The head of the Joint Trade Union Movement (JTUM) Ancel Roget yesterday accused government of deluding the population into believing an austerity-type Budget containing IMF conditionalities was the only possible method out of the current economic straits.

Addressing a post-budget forum at the Paramount Building, Circular Road in San Fernando, Roget also likened the country to a frog being placed in a pot of water slowly being heated.

“What we are witnessing here is the boiler frog syndrome. If you take this frog and throw it into a pot or bucket of boiling water, the frog will immediately jump out. But if you put the frog in the pot and start to heat the water and you turn up the temperature degree by degree, the frog will over time adjust itself to that temperature and be acclimatised. Sooner or later, you will have a boiling frog,” Roget said.

“The frog will be saying that everything is ‘ok’ with this water that I find myself in...hot, boiling water.”

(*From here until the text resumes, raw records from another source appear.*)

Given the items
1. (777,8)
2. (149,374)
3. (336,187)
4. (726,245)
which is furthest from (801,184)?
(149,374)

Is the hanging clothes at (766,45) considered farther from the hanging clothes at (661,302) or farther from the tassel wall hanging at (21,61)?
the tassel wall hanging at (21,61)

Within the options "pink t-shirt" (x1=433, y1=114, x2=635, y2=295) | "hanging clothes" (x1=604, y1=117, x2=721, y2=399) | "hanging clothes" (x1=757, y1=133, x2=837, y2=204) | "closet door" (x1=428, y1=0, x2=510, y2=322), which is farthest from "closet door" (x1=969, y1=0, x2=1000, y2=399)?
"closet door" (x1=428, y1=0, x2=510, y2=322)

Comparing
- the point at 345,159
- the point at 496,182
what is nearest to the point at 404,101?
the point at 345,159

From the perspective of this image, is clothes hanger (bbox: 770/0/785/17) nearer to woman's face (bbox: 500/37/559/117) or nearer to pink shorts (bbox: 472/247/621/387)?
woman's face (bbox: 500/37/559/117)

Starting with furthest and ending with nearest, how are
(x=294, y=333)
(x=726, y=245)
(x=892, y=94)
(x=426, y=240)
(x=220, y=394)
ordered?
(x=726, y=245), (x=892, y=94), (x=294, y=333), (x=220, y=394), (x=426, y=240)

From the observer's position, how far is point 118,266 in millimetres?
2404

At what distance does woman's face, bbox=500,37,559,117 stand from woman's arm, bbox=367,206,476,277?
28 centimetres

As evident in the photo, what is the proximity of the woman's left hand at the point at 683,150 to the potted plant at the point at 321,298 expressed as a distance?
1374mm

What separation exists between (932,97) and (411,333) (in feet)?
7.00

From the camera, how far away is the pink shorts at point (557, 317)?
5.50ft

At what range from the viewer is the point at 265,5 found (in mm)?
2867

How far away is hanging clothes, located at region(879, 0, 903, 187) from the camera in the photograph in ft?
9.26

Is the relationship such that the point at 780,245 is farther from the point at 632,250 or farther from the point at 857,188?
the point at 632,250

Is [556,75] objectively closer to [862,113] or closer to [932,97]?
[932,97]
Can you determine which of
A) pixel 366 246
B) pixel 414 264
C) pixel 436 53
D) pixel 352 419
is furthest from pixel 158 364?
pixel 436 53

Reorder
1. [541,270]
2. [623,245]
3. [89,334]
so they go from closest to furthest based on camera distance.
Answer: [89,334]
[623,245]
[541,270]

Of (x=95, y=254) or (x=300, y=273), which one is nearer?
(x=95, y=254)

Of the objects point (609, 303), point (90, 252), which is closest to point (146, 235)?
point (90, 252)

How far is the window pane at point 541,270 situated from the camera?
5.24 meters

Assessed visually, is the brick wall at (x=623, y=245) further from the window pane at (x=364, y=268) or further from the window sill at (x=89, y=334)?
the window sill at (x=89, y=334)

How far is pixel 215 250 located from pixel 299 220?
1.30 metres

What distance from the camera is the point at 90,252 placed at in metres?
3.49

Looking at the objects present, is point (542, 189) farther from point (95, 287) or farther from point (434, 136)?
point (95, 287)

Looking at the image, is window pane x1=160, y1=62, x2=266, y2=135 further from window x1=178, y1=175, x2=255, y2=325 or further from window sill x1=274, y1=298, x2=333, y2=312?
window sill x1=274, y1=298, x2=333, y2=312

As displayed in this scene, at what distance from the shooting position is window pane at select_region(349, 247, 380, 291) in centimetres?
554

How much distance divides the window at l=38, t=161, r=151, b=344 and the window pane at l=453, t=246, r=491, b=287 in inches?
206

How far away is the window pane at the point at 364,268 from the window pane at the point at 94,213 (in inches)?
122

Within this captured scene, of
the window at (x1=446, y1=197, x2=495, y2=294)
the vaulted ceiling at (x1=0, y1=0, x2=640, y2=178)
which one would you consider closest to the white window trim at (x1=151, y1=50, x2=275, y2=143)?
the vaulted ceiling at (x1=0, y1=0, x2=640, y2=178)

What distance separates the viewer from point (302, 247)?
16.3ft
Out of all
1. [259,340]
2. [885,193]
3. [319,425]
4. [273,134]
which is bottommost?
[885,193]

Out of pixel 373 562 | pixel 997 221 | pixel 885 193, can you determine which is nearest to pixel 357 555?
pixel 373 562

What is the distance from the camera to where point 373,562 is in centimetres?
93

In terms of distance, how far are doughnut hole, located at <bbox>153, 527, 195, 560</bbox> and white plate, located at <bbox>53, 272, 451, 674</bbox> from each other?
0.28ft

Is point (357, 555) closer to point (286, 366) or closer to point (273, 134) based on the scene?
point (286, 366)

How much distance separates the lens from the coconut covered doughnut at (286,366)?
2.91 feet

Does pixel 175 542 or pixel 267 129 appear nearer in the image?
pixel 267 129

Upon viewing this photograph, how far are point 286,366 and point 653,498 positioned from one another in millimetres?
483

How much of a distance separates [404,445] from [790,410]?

He said measures in the 2018 Budget were ones prescribed by the International Monetary Fund (IMF). “They are telling you they don’t want to go to the IMF, but they are imposing IMF conditionalities. Make no mistake about it, removal of subsides, increased taxes and all of these measures are in fact prescriptions of the IMF,” Roget said.

He said Finance Minister Colm Imbert has been talking with the IMF and has promised to impose its conditionalities and austerity measures. Referring to Imbert last year saying he had raised gas prices on two separate occasions and no one rioted, Roget said:

“So he increase gas price even more and to compound the issue, he increase the price of diesel by removing the level of subsidy and immediately you are hearing from those who provide transportation, they are saying that they cannot help but to pass that cost on and we know what that is going to do with the cost of living.”

He said Imbert was even intent on taxing the dreams of those playing Play Whe. “Their idea is to tax their way out of recession and no real plan to grow our way out of this situation, and there is absolutely no model anywhere in the world where this approach had been taken and it has proven to be successful,” he said.

Roget said the union was keeping a close eye on the restructuring plans for state-owned oil company Petrotrin, saying it had to be included in any plan for the company, which might end up “in the image and likeness of the private interest in this country, which, yet for another time, will not benefit all of us.”